The currently favored approach to creating reliable software is to test it under as many conditions as time and imagination allow. Andronick instead is adapting a technique known as formal verification, which microchip designers use to check their designs before making an integrated circuit: they create a mathematical representation of the chip’s subsystems that can be used to prove that the chip will behave as intended for all possible inputs. Until now, formal verification was considered impractical for large programs such as operating systems, because analyzing a representation of the program code would be too complicated. But in a computing and mathematical tour de force, Andronick and her colleagues, working in Gerwin Klein’s lab at NICTA, were able to formally verify the code that makes up most of the kernel of an operating system designed for processors often found embedded in smart phones, cars, and electronic devices such as portable medical equipment. Because this code is what ultimately passes software instructions from other parts of the system to hardware for execution, bulletproofing it has a major impact on the reliability of the entire system.
“The work is hugely significant,” says Lawrence Paulson, a computer science professor at the University of Cambridge.
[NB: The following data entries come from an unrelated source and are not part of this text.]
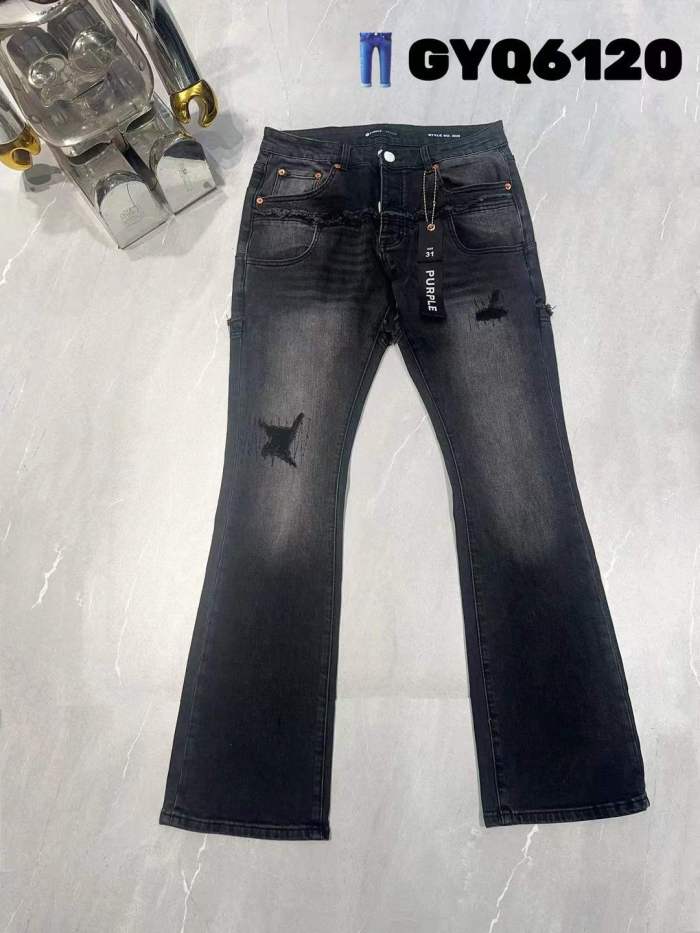 Purple Brand Jeans 1：1 Quality-457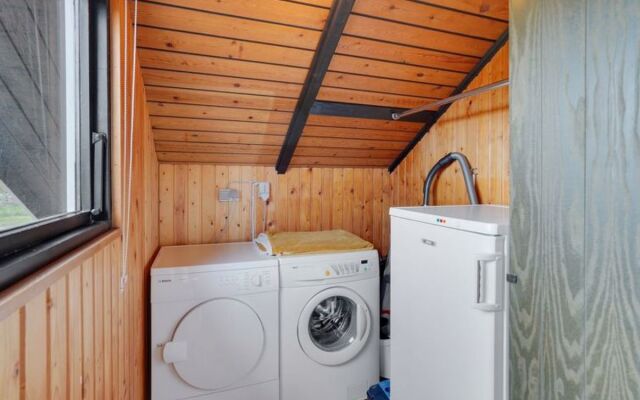 "Evdokija" - 1.1km from the sea in Western Jutland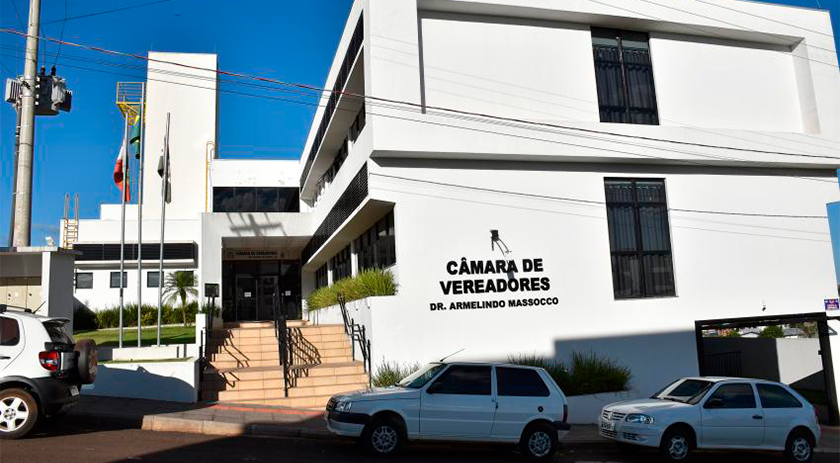 Vereadores apresentam pedidos de obras de infraestrutura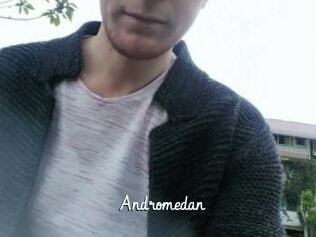 Andromedan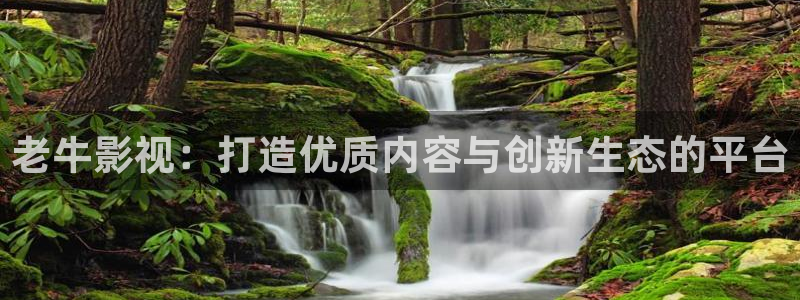 yy4480新视觉青苹果影院：老牛影视：打造优质内容与创新生态的平台
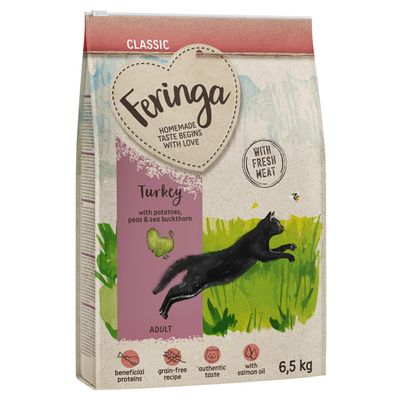 Feringa Adult Classic Truthahn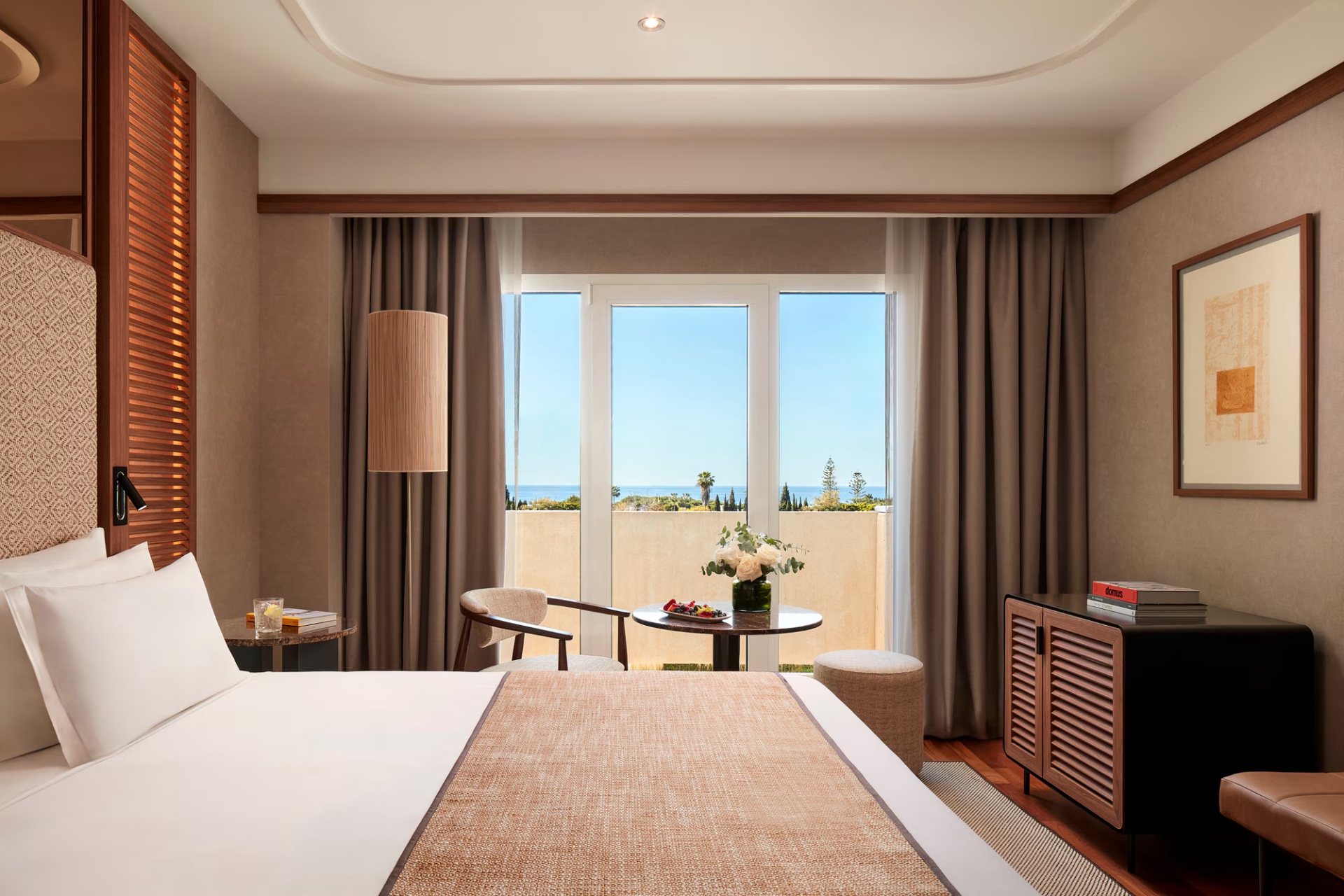 Hotel NH Collection Marbella photo 2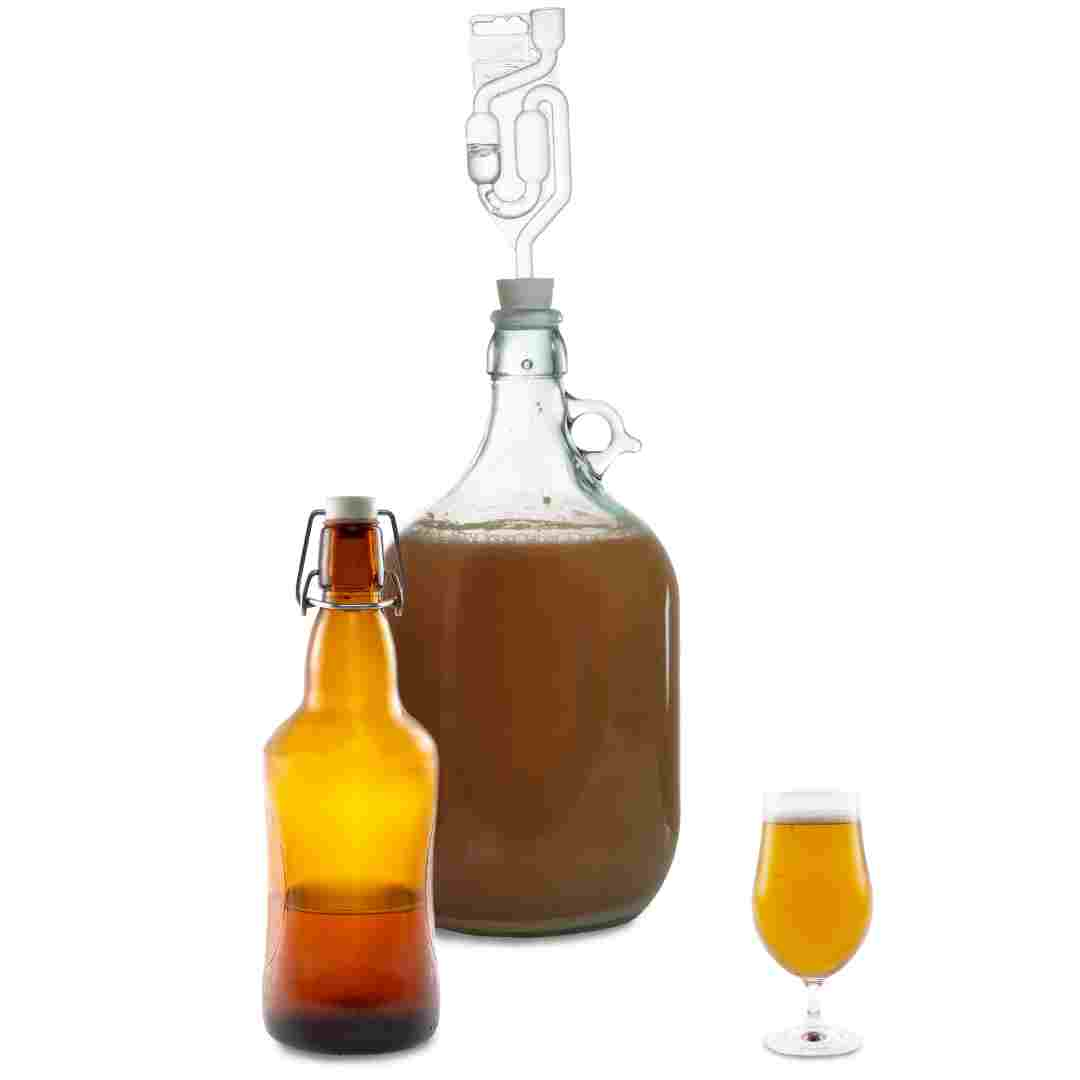 Home Brewing: Is it Difficult to Get Started?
Beyond showing that there’s no bug in the kernel that could cause it to crash, he says, the verification guarantees that the kernel will perform, without error, every function it was programmed to perform.
The task was made a little easier by the choice to develop a so-called microkernel. Microkernels delegate as many functions as possible—such as handling input and output—to software modules outside the kernel. Consequently, they are relatively small—in this case, about 7,500 lines of C code and 600 lines of assembler. “That’s really small for a kernel, but really large for formal verification,” Andronick says. The analysis was targeted at the thousands of lines of C code; new software and mathematical tools had to be developed for the task. The kernel was released in February, and the team is working on another version designed for the popular line of x86 processor chips.
Andronick doesn’t expect that the technique will scale to much larger software, but she doesn’t think it has to. Using verified code in key subsystems would allow developers to make sure that bugs in less rigorously examined programs—such as those used to interface with a car stereo—can’t affect critical hardware. It could also prevent a computer from locking up if it encounters a problem. Andronick wants more software developers to embrace formal verification “in fields where safety and security really matter,” she says. “We show that it is possible.”